In February 2020, 15 Instacart in-store shoppers in Skokie, Illinois voted to form a trade union.

=== COVID-19 response ===
In March 2020, shoppers impacted by COVID-19 would be eligible for up to 14 days of sick pay. Instacart required that workers either get a positive COVID-19 test or be under a mandatory quarantine by a public health or other government agency. Workers demanded hazard pay and personal protective equipment. In early April 2020, Instacart began providing safety kits to workers. In June, Instacart changed its sick leave in an agreement reached by it and the D.C. Attorney General, Karl Racine. Under the agreement, Instacart provided paid leave to workers who were clinically diagnosed with COVID-19 by a doctor or other medical professional along with those who had a household member contract COVID-19. The agreement also provided workers access to telemedicine services. In January 2021, Instacart announced a $25 stipend to provide financial assistance to company shoppers who choose to get the COVID-19 vaccine.
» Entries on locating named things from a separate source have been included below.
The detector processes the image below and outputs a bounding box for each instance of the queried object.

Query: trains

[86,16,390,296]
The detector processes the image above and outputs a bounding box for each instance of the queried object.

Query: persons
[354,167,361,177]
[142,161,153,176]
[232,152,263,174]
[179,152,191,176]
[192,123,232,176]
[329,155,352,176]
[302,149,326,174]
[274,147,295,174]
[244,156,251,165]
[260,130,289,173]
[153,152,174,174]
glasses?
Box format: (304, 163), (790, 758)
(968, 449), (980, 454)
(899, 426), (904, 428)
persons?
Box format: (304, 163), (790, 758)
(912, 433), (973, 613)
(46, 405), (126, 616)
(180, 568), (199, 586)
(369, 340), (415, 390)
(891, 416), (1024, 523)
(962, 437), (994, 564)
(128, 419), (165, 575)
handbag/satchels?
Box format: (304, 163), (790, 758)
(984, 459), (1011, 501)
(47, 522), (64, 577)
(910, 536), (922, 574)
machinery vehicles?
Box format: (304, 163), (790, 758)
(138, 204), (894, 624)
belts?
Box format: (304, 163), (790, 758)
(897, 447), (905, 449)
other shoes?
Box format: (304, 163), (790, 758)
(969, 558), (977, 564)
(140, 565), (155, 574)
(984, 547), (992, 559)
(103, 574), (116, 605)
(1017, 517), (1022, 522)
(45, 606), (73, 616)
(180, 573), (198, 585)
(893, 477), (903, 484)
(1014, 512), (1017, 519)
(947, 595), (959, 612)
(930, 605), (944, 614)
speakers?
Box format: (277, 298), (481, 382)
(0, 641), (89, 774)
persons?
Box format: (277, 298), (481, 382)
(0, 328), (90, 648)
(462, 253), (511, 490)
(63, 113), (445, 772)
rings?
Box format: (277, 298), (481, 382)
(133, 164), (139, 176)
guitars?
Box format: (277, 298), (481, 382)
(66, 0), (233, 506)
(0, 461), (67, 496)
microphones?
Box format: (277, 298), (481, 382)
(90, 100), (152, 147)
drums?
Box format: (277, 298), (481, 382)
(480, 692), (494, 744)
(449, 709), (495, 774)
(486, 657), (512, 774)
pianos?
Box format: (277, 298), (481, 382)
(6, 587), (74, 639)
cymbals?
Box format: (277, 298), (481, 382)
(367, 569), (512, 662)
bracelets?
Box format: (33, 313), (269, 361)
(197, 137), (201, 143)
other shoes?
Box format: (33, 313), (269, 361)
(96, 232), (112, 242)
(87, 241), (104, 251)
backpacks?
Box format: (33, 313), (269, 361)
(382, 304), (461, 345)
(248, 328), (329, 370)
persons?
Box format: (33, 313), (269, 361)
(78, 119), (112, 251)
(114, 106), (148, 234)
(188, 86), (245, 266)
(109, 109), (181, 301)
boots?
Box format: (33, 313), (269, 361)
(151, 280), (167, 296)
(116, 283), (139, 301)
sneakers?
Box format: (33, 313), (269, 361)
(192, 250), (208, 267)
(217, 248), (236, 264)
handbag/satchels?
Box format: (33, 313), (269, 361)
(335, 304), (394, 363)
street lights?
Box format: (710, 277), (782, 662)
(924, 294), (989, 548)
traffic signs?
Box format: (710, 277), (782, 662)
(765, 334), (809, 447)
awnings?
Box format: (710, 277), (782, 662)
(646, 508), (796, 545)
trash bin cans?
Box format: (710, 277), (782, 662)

=== 2020 customer data exposure ===
In July 2020 data tied to an estimated 278,531 Instacart accounts - names, partial addresses, the last four digits of payment cards and recent order histories - was reported for sale on dark-web marketplaces. Instacart denied any breach of its systems, attributed the exposure to credential stuffing and forced password resets, security researchers and customers interviewed by TechCrunch said the data looked genuine. Instacart did not offer two-factor authentication at the time.